Mohammed Mohsin-392707 (11/12/2012)
I am using this SQL within the data flow task of SSIS package. I am doing simple select from a stage table and inserting into the base table. Wherever date coumns are there in stage, I am using UDF to validate and return.
Any quick things I can take a look? Changing any thing related to UDF is a huge task as it has been used in more than 500 locations.
Thanks,
-Mohsin

Then create a new iTVF UDF just for this task to start with.
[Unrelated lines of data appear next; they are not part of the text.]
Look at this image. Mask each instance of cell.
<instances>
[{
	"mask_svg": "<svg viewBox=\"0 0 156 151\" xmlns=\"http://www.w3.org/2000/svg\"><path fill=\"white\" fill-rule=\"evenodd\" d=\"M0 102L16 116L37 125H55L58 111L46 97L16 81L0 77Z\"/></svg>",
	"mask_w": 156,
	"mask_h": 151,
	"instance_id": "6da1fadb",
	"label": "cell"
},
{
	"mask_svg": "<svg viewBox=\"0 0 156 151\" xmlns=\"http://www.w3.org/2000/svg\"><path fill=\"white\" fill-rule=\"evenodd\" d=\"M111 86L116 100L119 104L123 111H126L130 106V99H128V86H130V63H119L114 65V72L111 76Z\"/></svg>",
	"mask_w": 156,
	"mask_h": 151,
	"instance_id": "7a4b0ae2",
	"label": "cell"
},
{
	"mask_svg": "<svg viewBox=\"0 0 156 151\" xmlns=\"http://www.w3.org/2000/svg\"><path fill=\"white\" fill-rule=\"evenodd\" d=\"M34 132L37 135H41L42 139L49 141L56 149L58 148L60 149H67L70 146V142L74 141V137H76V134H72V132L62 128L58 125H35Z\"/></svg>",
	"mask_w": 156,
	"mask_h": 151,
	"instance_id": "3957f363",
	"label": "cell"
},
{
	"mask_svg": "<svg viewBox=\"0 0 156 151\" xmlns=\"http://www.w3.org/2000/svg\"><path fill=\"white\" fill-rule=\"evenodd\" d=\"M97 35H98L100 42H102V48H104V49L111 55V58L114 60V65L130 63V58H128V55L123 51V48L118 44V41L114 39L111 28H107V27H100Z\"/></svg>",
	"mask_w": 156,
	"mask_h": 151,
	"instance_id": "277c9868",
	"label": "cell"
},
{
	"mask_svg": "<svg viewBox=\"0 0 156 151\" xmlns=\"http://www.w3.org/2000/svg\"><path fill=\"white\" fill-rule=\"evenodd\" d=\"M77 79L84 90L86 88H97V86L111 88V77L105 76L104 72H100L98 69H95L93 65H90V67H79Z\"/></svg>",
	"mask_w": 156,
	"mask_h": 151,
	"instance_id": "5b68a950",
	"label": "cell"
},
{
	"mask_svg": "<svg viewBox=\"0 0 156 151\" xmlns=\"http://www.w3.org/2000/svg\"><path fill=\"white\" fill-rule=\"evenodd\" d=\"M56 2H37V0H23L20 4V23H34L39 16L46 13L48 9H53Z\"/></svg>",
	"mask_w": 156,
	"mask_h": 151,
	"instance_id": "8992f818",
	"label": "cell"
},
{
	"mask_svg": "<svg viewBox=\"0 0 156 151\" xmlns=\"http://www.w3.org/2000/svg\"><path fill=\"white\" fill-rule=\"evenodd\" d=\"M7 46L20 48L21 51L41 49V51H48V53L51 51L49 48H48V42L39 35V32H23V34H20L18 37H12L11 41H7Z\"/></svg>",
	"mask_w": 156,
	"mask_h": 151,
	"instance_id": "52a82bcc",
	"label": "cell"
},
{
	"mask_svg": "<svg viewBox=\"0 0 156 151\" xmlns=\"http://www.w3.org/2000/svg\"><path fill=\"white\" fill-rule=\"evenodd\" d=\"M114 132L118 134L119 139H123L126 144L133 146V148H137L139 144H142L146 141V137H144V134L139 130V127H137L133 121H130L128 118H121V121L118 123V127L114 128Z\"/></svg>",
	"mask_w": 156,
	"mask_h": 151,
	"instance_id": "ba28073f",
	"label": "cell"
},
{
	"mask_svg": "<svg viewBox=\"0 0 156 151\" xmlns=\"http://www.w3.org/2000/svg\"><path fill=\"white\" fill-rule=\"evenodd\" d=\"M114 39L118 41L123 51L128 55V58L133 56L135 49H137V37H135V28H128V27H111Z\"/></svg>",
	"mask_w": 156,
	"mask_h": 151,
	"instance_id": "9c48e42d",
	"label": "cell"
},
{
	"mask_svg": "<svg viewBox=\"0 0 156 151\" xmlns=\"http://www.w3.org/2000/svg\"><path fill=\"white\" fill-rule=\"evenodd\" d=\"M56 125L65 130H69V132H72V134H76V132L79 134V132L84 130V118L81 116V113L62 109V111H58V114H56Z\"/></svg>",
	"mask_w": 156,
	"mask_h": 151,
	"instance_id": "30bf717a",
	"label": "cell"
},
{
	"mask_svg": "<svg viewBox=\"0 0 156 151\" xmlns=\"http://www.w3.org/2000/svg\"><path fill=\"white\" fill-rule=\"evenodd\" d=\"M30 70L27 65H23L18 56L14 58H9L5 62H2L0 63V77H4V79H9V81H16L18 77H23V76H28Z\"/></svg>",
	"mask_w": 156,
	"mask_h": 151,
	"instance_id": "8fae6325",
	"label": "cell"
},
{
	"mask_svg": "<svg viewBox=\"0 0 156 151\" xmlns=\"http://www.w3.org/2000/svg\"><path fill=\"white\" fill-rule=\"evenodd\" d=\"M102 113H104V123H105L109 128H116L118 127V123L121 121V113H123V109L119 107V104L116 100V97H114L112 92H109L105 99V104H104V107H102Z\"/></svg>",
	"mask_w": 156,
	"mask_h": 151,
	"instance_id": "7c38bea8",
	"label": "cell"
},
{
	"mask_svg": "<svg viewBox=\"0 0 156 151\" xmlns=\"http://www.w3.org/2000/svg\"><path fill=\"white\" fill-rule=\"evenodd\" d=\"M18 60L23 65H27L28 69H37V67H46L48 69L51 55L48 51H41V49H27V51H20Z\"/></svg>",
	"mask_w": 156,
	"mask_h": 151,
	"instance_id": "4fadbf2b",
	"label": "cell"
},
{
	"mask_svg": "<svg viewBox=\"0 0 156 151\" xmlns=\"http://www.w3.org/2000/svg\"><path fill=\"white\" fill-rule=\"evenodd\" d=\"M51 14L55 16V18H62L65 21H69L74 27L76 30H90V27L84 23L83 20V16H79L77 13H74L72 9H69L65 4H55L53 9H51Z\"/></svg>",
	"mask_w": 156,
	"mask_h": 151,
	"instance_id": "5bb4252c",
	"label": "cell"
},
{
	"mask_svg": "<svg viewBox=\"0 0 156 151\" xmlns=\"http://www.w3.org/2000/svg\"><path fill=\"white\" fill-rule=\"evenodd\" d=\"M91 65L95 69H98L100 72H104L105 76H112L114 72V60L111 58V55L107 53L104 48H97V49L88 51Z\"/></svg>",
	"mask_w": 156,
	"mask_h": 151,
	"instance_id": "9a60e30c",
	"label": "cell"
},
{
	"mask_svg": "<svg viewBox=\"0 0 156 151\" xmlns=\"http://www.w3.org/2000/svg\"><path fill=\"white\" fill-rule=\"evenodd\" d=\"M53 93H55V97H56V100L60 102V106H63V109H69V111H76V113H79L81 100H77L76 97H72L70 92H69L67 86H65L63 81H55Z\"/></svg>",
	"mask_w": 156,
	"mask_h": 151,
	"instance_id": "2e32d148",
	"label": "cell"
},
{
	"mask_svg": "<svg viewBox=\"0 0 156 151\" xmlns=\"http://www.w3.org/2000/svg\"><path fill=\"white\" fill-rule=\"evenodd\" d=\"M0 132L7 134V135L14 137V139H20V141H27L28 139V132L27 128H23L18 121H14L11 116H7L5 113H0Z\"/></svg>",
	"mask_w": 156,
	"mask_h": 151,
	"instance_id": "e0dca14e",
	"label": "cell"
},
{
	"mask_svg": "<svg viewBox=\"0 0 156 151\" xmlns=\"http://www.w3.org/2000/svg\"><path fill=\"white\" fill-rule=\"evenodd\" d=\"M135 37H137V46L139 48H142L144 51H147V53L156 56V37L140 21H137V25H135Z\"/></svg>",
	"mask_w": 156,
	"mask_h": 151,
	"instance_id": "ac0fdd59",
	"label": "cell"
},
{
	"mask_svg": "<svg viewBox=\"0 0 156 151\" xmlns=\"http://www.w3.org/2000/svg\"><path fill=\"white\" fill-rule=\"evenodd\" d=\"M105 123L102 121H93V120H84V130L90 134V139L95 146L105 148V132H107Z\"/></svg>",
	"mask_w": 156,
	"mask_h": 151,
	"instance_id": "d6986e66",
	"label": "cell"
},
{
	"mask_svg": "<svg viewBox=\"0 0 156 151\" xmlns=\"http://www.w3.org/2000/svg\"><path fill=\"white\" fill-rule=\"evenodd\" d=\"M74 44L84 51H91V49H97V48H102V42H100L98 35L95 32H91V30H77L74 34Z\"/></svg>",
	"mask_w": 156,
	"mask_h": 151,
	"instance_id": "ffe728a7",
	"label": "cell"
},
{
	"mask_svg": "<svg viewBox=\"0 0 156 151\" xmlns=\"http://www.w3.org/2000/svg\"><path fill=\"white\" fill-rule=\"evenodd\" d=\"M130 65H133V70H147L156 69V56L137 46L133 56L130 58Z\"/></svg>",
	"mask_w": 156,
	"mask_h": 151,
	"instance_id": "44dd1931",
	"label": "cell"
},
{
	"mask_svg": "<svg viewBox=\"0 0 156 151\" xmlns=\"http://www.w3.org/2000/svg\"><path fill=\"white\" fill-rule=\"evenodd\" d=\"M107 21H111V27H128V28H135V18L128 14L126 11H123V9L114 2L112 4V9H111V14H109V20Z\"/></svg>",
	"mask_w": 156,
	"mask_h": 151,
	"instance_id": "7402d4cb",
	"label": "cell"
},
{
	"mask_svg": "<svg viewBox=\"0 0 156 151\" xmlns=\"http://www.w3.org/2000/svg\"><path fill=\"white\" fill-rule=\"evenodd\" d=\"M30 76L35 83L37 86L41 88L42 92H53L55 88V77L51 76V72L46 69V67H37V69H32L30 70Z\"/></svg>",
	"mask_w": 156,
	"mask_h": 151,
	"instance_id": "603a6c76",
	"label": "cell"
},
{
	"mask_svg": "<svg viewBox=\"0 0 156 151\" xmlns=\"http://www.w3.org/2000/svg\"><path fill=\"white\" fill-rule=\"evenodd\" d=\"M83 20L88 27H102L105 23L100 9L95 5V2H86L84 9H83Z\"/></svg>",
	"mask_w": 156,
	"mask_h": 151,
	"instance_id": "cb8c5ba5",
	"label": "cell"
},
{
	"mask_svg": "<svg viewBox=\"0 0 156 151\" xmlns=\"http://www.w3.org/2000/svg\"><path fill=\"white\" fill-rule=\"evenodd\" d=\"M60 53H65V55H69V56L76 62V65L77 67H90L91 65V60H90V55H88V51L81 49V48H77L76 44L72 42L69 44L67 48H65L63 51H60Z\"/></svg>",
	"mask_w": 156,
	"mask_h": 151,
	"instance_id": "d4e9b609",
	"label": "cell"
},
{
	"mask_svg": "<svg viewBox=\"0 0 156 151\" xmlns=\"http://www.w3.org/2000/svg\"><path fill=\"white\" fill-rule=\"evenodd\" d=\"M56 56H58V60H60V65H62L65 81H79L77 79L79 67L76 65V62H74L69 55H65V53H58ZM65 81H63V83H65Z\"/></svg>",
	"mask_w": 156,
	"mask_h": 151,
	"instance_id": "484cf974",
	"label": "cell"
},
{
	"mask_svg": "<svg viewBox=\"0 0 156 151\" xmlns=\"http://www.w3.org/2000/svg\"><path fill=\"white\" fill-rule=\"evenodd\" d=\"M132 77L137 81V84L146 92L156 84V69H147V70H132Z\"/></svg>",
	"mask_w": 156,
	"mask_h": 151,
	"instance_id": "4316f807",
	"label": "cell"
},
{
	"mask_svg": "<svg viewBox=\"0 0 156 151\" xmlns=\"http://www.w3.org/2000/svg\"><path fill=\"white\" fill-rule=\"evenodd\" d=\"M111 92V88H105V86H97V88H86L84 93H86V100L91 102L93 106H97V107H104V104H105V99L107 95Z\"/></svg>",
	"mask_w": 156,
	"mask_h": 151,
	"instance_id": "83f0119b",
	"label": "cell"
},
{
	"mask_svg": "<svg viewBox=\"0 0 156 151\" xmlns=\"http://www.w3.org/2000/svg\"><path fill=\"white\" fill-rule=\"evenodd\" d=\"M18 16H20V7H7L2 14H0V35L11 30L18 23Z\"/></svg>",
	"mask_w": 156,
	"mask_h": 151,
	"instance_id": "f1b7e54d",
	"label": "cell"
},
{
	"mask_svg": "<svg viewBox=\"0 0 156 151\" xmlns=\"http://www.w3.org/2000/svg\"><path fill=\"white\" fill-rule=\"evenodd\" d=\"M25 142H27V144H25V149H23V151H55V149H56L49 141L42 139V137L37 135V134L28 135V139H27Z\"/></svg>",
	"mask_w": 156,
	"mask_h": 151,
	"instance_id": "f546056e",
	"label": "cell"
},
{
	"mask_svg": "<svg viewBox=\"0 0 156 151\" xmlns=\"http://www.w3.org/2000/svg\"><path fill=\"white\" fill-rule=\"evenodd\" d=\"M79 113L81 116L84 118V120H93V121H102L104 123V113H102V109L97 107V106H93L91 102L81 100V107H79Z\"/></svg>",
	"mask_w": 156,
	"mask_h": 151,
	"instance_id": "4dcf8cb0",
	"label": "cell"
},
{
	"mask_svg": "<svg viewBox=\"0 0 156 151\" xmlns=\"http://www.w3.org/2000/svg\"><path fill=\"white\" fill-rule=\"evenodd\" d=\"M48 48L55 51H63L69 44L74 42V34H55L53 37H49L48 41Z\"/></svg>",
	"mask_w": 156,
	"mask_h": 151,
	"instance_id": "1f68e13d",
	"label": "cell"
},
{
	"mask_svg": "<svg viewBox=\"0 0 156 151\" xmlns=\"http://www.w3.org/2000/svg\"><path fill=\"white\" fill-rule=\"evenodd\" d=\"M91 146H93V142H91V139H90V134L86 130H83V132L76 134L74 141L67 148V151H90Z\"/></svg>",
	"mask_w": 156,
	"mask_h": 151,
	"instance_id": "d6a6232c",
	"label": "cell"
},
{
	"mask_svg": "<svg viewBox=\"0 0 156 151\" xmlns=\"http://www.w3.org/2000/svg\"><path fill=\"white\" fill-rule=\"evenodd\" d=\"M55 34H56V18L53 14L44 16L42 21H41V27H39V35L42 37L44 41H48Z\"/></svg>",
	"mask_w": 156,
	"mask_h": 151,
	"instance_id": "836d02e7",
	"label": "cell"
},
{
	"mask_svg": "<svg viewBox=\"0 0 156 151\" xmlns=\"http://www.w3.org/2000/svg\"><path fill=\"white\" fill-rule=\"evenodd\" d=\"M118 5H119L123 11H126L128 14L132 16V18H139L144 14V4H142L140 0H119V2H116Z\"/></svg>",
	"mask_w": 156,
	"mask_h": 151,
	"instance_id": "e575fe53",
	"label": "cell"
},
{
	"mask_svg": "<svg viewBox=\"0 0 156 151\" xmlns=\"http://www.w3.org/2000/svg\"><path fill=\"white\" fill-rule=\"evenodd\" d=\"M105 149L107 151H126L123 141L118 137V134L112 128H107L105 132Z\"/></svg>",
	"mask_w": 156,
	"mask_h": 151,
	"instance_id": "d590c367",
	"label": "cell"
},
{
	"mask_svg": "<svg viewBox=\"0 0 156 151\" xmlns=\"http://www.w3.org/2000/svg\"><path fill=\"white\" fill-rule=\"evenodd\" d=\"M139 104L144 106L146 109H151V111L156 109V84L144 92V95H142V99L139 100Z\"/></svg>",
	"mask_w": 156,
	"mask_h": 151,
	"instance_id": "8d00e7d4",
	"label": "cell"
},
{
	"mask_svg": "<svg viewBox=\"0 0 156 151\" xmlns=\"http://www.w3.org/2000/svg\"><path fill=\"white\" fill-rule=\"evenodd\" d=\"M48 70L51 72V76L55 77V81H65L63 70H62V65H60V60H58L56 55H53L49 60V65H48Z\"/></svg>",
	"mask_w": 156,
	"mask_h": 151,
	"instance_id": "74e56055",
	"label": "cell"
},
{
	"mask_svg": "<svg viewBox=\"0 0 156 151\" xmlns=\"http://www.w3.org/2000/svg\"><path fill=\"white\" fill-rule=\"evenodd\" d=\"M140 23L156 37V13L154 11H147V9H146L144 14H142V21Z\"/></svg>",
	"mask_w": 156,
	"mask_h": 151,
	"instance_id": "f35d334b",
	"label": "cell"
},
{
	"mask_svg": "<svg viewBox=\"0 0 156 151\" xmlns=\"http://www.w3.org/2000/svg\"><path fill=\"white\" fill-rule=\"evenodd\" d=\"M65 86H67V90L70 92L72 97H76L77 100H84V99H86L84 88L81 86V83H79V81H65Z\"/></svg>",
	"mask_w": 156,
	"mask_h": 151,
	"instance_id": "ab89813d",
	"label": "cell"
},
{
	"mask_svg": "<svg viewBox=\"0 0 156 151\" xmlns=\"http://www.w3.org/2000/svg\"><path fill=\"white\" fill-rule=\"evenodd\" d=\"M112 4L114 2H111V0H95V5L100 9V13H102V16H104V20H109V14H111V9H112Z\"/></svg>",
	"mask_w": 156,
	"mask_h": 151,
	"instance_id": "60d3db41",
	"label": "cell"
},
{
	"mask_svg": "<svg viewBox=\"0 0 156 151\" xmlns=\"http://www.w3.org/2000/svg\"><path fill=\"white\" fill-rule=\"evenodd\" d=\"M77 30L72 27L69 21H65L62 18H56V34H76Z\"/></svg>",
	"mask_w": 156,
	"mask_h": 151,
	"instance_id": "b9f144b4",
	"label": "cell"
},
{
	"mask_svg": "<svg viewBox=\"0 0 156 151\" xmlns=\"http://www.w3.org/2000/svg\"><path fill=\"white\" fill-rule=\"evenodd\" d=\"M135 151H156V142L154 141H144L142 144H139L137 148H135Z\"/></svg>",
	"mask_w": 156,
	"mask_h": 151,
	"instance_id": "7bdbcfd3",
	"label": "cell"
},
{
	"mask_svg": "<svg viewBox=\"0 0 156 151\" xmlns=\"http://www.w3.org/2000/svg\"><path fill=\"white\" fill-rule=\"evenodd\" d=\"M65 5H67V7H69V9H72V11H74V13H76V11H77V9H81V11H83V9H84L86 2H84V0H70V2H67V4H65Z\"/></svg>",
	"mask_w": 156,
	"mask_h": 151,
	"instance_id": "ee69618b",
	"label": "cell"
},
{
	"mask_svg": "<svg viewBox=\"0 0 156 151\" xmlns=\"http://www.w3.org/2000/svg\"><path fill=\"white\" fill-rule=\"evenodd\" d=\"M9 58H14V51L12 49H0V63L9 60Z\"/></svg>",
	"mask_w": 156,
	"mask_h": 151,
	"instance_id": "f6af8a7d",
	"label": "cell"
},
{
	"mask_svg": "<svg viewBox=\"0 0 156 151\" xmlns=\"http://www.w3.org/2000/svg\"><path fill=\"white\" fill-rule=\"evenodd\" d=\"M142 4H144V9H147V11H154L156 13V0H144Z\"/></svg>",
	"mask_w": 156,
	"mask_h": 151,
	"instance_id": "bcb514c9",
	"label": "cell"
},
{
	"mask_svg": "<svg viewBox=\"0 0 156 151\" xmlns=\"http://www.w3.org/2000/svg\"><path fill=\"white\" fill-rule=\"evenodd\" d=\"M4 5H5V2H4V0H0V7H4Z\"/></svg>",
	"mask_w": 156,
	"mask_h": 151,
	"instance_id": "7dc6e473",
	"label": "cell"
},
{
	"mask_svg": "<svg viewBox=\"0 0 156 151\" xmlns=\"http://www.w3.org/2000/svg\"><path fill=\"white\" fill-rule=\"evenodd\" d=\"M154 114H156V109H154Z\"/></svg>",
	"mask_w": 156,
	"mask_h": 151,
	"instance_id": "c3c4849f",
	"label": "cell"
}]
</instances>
The current UDF is a scalar UDF and will always be a performance problem.

--Jeff Moden

RBAR is pronounced "ree-bar" and is a "Modenism" for Row-By-Agonizing-Row.
First step towards the paradigm shift of writing Set Based code:
________Stop thinking about what you want to do to a ROW... think, instead, of what you want to do to a COLUMN.

Change is inevitable... Change for the better is not.

Helpful Links:
How to post code problems
How to Post Performance Problems
Create a Tally Function (fnTally)

Randy Knight SSC-Addicted Points: 468 More actions · Answer 7

I agree with Jeff. Or for that matter since this is just in the select list, that scalar function can be turned into a case statement very easily.